«Pasar página», una expresión muy típica que si no se entiende bien puede jugarnos una mala pasada. Muchas veces se usa como olvidarse del pasado, empezar de cero o siguiendo con la metáfora «empezar un nuevo capítulo». Don Giussani hablando de la «responsabilidad ante el hecho» dice lo siguiente: «La realidad que se nos propone corresponde a la naturaleza de nuestro corazón [...], corresponde a la sed de felicidad que tenemos y que constituye la razón de vivir, la naturaleza de nuestro yo, nuestra exigencia de verdad y de felicidad». También como primera premisa en el sentido religioso menciona: «el hombre solo se afirma a sí mismo verdaderamente cuando acepta la realidad [...] Para mí la razón es apertura a la realidad, capacidad de aceptarla y de afirmarla en la totalidad de sus factores.»
No lo cito porque quiera darme peso o autoridad, sino porque creo que lo explica muy bien.

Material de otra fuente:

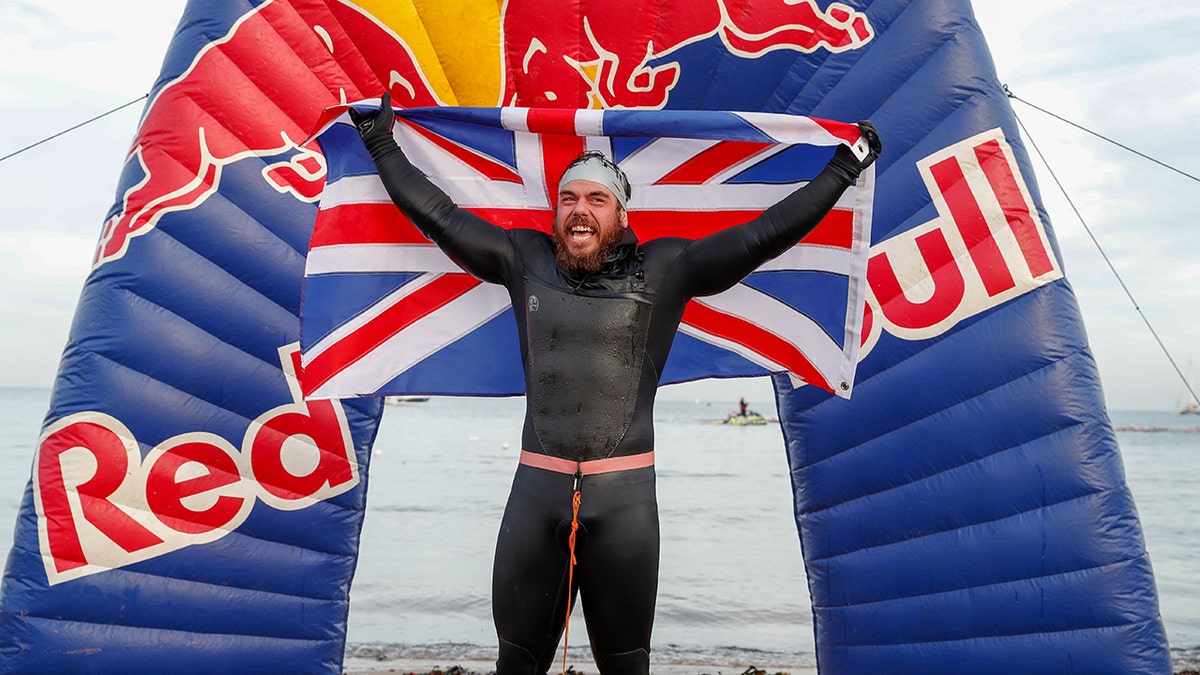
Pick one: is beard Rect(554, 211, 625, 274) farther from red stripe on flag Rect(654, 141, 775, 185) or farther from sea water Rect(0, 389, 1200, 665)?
sea water Rect(0, 389, 1200, 665)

Negar una parte de nuestra realidad o de nuestra historia sería negarnos a nosotros mismos. Pasar página intentando olvidar lo que ha ocurrido, cerrar el capítulo y pretender que el pasado ya no forme parte de tu vida, es negar quién eres. Y sería algo irrazonable, porque iríamos en contra de nosotros mismos. Así de primeras uno se queda disgustado pensando que menuda mierda. Que hay muchas cosas que no queremos que nos afecten y que preferiríamos olvidar. Sin embargo, «La realidad que se nos propone corresponde a la sed de felicidad». No tengo que apartarme de mi realidad, no tengo que olvidarme de nada, ni alcanzar nada. En la realidad que tengo ahora, que tengo delante y que ha transcurrido a lo largo de mi vida, es donde encuentro la felicidad. Es el lugar donde Cristo me espera, para abrazarme y amarme, para saciar esta sed «el que beba del agua que yo le daré nunca más tendrá sed» (Jn 4, 14).
Entonces claro que hay que pasar página. No nos podemos quedar estancados, hay una realidad que me espera y en la que Dios me llama a ser feliz. Pero precisamente el transcurso del tiempo nos deja claro que la realidad de hoy corresponde al camino de ayer. Igual que «yo» hoy correspondo al Ignacio de ayer. No puedo seguir asombrándome por las nuevas páginas del transcurso de mi vida, si me quedo anclado y dejo de leer. Y tampoco voy a poder entender y disfrutar de lo que está por venir si no lo miro en contexto a mi historia y como Dios ha ido obrando en ella.
Seguir a Cristo conlleva inevitablemente abrazar el misterio de la realidad que se me propone. De aquello que se me presenta en mi vida y que Dios me llama a abrazar y vivir. Al igual que Cristo abraza el misterio de la cruz, abraza las palabras de María en las bodas de Caná, llora la muerte de lázaro o se asombra con el gesto de la mujer que rompe el perfume de alabastro. Jesús responde en cada momento consciente de la realidad, atento a lo que tenía delante. «Jesús vio una multitud y se compadeció de ella» (Mc 6, 34) «Y, volviéndose a la mujer, dijo a Simón: «¿Ves a esta mujer?» (Lc 7, 44) «Jesús se quedó mirándolo, lo amó» (Mc 10, 21) «Al verla, Jesús la llamó» (Lc 13, 12) «cuando estabas debajo de la higuera, te vi» (Jn 1, 48) y miles de pasajes más. Es esta la mirada que tenemos que imitar. Una mirada que nos permite darnos cuenta de que hay Otro delante de nosotros. Una mirada que permite pasar página en la historia de amor escrita por Dios y saborear cada palabra, cada detalle. Una historia que solo completa puede cobrar sentido porque mirando a Cristo no hace falta arrancar ninguna página para ser feliz.